● **EXERCISE**
Reproduce every entry exactly, without alteration.
◇ ◇ ◇ ◇ ◇
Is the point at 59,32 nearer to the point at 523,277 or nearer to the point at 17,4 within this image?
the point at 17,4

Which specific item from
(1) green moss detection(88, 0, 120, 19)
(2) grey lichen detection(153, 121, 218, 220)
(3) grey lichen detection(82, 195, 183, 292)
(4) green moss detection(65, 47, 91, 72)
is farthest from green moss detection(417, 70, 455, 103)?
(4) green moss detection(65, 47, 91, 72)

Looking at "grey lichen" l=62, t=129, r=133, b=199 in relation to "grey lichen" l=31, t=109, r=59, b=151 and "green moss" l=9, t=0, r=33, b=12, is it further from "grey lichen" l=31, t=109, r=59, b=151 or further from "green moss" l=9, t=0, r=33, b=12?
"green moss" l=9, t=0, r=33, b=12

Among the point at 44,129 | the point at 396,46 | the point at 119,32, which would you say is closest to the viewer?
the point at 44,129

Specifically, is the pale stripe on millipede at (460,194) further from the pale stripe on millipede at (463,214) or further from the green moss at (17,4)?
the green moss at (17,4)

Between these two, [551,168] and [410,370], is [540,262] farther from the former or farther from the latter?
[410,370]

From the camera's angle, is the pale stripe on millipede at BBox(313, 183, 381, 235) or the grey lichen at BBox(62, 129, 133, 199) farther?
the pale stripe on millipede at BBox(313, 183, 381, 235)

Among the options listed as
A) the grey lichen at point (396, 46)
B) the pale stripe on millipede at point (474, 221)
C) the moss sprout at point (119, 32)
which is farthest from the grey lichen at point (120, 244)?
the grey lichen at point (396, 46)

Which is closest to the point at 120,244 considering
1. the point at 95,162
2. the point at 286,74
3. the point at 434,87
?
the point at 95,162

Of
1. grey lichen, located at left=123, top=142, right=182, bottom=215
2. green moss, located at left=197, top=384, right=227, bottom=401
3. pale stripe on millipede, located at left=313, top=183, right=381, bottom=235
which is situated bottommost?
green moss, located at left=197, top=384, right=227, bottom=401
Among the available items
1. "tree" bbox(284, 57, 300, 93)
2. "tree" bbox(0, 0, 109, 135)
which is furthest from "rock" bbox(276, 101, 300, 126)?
◇ ◇ ◇ ◇ ◇
● **THE ANSWER**
Is the point at 59,32 nearer to the point at 523,277 or nearer to the point at 17,4 within this image?
the point at 17,4

Which specific item from
(1) green moss detection(88, 0, 120, 19)
(2) grey lichen detection(153, 121, 218, 220)
(3) grey lichen detection(82, 195, 183, 292)
(4) green moss detection(65, 47, 91, 72)
is farthest from green moss detection(417, 70, 455, 103)?
(4) green moss detection(65, 47, 91, 72)

Looking at "grey lichen" l=62, t=129, r=133, b=199 in relation to "grey lichen" l=31, t=109, r=59, b=151 and "green moss" l=9, t=0, r=33, b=12, is it further from "grey lichen" l=31, t=109, r=59, b=151 or further from "green moss" l=9, t=0, r=33, b=12?
"green moss" l=9, t=0, r=33, b=12

Among the point at 44,129 | the point at 396,46 | the point at 119,32, which would you say is closest to the viewer?
the point at 44,129

Specifically, is the pale stripe on millipede at (460,194) further from the pale stripe on millipede at (463,214) or further from the green moss at (17,4)?
the green moss at (17,4)

Between these two, [551,168] and [410,370], is [540,262] farther from the former or farther from the latter?
[410,370]

From the camera's angle, is the pale stripe on millipede at BBox(313, 183, 381, 235) or the grey lichen at BBox(62, 129, 133, 199) farther?
the pale stripe on millipede at BBox(313, 183, 381, 235)

Among the options listed as
A) the grey lichen at point (396, 46)
B) the pale stripe on millipede at point (474, 221)
C) the moss sprout at point (119, 32)
which is farthest from the grey lichen at point (120, 244)?
the grey lichen at point (396, 46)

Which is closest to the point at 120,244 considering
1. the point at 95,162
2. the point at 286,74
3. the point at 434,87
?
the point at 95,162

Of
1. grey lichen, located at left=123, top=142, right=182, bottom=215
2. green moss, located at left=197, top=384, right=227, bottom=401
3. pale stripe on millipede, located at left=313, top=183, right=381, bottom=235
which is situated bottommost?
green moss, located at left=197, top=384, right=227, bottom=401
Among the available items
1. "tree" bbox(284, 57, 300, 93)
2. "tree" bbox(0, 0, 109, 135)
which is furthest from "rock" bbox(276, 101, 300, 126)?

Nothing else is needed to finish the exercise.